Whether you are a novice or an advanced collector, here are ten easy tips designed to protect you from regretting what you’ve picked:
1) Don’t buy the first item you see. It is important to investigate the marketplace to see what is available and to learn what price is fair.
2) Make it your first priority to buy only things that you really love and want to live with rather than trying to buy things only because you believe or you are told that they will rise in value.
3) Attend museum exhibitions, gallery and antiques shows, flea markets, tag sales, and auctions. Visit every dealer and collector involved in your area of special interest so that you will learn as much as you can. Do research in advance and continue to learn.

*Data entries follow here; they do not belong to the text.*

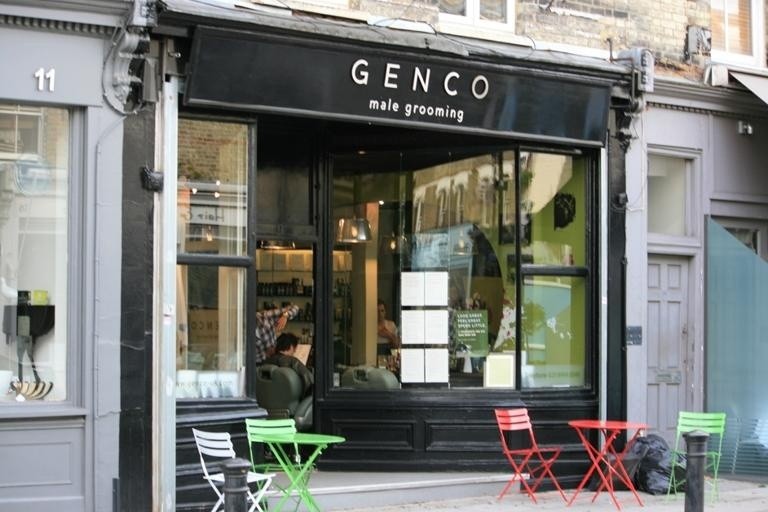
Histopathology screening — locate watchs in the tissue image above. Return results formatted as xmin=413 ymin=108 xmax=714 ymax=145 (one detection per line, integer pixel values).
xmin=283 ymin=311 xmax=289 ymax=318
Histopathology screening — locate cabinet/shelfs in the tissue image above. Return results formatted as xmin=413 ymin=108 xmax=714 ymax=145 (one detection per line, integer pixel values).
xmin=251 ymin=234 xmax=356 ymax=375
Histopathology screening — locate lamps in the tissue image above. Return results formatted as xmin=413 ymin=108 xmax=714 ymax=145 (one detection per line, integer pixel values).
xmin=333 ymin=168 xmax=374 ymax=245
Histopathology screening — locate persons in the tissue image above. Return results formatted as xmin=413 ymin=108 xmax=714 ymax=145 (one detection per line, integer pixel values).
xmin=263 ymin=333 xmax=314 ymax=404
xmin=254 ymin=304 xmax=300 ymax=366
xmin=378 ymin=298 xmax=400 ymax=374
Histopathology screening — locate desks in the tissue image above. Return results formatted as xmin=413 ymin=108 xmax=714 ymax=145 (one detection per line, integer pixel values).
xmin=565 ymin=417 xmax=656 ymax=512
xmin=247 ymin=430 xmax=347 ymax=512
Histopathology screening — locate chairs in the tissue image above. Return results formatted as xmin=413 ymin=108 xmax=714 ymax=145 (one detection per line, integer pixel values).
xmin=190 ymin=424 xmax=278 ymax=512
xmin=253 ymin=361 xmax=313 ymax=463
xmin=490 ymin=405 xmax=569 ymax=508
xmin=663 ymin=409 xmax=727 ymax=507
xmin=242 ymin=416 xmax=318 ymax=512
xmin=338 ymin=361 xmax=406 ymax=393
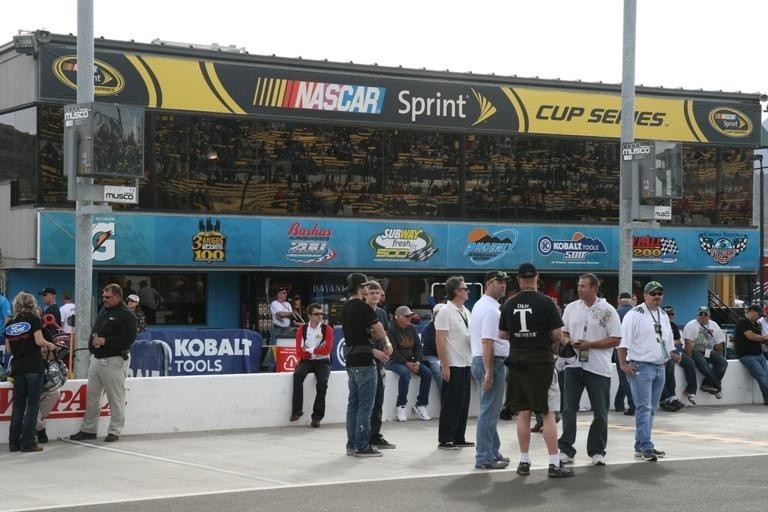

4) Read every possible publication in the antiques and art trade, especially those that feature information about the subjects that interest you most.
5) Try to spend only what you can afford, but make sure that any item you choose is one of the best of its kind.
6) Don’t be afraid to ask the dealer questions. A dealer you can trust will advise you and answer your questions honestly.
7) Determine if what you are buying is as old as it is purported to be.
8) Remember that the condition of a piece is important. Has it been repaired or restored? If so, how much and by whom? Objects in their original condition usually retain their value and continue to rise in value more readily.
9) If relevant, is the piece sterling or silverplate, gold or gold-filled, newly painted, overpainted, or in original condition?
10) When you buy, be sure the seller gives you a receipt that includes the following information: a complete description of the antique or collectible, its age and condition, date of purchase, the name, address, and telephone number of the dealer, and the sales price. With all of this information, the possibility of a return, if necessary, will be less difficult.
These suggestions, with luck, will allow you to be as happy a day or a week after the purchase as the day of the event itself. Happy hunting!